In this series we are exploring Microsoft Excel from a data governance perspective. Many organizations use Excel heavily as the primary place where data is entered. This is understandable for younger organizations that are still trying to figure out best practices. However, Excel has many limitations that other database platforms do not, and maturing organizations should re-examine their use of Excel as a means of data entry and storage.
Why is Excel not a great database?
Excel allows too much data redundancy - One of the key principles of good database design is that data should only be maintained in one place, though it can be referenced from many places. In relational databases this is enforced using tables and keys. A table will be the key store of one piece of information, and a unique identifier/key will allow other tables to reference that information without copying all the data. Excel, with its multiple worksheet structure, does not enforce well the concept of keys and storing data in one place only.

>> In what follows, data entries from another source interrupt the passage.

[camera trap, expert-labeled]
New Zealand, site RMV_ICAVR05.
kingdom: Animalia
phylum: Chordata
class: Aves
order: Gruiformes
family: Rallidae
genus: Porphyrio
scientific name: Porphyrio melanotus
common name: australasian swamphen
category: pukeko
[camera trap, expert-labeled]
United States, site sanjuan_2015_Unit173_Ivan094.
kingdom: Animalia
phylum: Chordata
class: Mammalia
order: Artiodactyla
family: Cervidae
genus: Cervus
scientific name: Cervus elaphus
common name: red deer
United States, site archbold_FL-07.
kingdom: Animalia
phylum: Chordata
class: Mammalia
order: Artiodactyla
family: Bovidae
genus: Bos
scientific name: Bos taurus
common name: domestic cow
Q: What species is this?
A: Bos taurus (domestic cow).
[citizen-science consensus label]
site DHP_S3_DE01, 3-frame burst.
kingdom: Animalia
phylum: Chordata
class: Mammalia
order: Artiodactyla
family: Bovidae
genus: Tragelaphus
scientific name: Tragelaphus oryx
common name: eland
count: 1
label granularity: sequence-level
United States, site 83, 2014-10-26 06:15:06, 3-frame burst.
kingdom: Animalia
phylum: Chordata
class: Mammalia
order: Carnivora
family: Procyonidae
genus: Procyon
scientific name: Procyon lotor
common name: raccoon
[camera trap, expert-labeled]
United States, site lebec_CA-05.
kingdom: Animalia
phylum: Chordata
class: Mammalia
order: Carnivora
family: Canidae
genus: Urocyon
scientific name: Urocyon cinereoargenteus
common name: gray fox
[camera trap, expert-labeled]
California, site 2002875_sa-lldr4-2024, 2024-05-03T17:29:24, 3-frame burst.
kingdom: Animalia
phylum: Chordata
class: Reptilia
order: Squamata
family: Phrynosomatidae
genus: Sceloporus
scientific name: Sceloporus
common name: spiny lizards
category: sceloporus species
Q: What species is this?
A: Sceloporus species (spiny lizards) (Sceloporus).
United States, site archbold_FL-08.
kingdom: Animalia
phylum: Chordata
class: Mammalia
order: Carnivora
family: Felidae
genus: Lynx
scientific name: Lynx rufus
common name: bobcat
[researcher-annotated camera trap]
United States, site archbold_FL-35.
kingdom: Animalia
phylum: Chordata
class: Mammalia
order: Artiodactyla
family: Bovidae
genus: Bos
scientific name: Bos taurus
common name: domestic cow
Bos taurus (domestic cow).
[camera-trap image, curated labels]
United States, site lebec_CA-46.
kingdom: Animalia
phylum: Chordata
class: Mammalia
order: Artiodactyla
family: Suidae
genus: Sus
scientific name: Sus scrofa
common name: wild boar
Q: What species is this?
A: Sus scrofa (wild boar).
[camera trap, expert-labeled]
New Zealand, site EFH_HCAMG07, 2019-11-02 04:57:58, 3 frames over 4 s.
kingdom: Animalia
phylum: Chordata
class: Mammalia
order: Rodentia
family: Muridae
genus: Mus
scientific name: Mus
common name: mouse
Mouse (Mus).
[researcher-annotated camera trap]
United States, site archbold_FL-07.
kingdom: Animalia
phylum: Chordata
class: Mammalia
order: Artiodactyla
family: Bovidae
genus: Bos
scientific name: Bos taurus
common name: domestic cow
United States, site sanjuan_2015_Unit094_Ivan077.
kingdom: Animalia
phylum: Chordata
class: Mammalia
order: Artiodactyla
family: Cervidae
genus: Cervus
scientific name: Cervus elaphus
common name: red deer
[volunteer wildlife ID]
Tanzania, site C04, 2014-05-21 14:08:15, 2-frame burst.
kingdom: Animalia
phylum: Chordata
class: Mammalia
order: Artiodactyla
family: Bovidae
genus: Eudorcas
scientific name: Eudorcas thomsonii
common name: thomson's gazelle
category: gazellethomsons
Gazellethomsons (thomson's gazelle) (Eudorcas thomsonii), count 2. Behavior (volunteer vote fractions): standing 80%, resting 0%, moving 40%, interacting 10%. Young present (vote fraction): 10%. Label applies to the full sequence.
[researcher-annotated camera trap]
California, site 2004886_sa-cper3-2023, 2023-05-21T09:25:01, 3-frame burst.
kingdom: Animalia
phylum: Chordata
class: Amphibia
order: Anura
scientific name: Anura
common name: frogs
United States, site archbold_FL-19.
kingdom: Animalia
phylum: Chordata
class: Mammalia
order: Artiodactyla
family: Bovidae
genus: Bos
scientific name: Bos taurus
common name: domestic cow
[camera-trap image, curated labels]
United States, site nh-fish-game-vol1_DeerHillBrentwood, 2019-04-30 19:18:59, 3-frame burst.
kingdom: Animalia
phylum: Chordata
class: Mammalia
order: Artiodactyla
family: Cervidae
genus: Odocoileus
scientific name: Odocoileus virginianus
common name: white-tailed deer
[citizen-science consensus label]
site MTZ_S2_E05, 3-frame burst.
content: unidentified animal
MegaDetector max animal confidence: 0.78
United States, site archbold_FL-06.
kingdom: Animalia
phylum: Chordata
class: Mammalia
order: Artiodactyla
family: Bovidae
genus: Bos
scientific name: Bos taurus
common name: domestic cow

What often happens in an excel spreadsheet is that the same data is copied from one worksheet to another, or even from one spreadsheet to another. As the data is moved into different locations it is inevitably changed and then it becomes difficult to know what the "authoritative" source of data is.
Excel does not allow for robust data type enforcement - Another reason why Excel is not a great database is that it is difficult to force constraints onto column data. In a relational database if you set a field constraint the underlying system enforces that constraint rigidly to the extend that it does not permit data to be saved that does not fit the data type of the column. In Excel you can set a data type into a column, but all that means in reality is that Excel tries to massage whatever you type into that column format. In a spreadsheet with thousands of rows it's hard to find the data points that Excel might have interpreted wrongly.
Relational databases also have features that allow the user to specify that a column can only contain certain values. Most often this means that a field cannot under any circumstances be blank. Other times it means that the user should only choose a fixed range of values. Excel does not have easy tools to force these constraints.
Excel makes true collaboration on data tricky - Relational databases have a robust transactional system which allows people to operate only on parts of the database that are not currently being changed and to group operations together into units called transactions. These changes, once committed, can then can be propagated to everyone else working on the database in real time. This ensures that two people don't make contradictory changes to the database.
Collaboration using Microsoft Excel often means copying the spreadsheet to multiple people who each make their own changes (or even submit their own spreadsheets), and these spreadsheets are merged together into a master spreadsheet by another person. Because there is no one "authoritative" version of the spreadsheet it is easy to end up with confusion as people make changes in various places.
Excel is hard to secure - This might be the biggest reason of all why widespread use of Excel can be a data governance nightmare. If an Excel spreadsheet is not password protected (and most of them are not), all it takes to expose the data is for someone to obtain access to the file in question. This happens in several ways - someone can accidentally send the file to the wrong party, someone can physically or through the network get access to the computer where the spreadsheet is stored. Excel spreadsheets often find their way onto USB keys as well and these are misplaced with alarming frequency.
Relational databases such as SQL Server, Postgres, and Oracle are somewhat easier to secure. In these cases there is only one place where the data is stored - presumably on a network or cloud server. This provides two layers of protection around the data - network security and database security.
Backups of relational databases are stored in a format where one must restore the database to a compatible version of the server before one can access the data. This means that it requires a bit of extra sophistication to get access to the data - even if someone gets access to a backup of the data they have to find a way to restore it on a comparable server before they can look at the data. Encrypted backups mitigate this issue even further. This is in contrast to the ease of getting access to data in an Excel spreadsheet - one must simply have a copy of Microsoft Excel on their machine to open a spreadsheet, and almost everyone has Excel.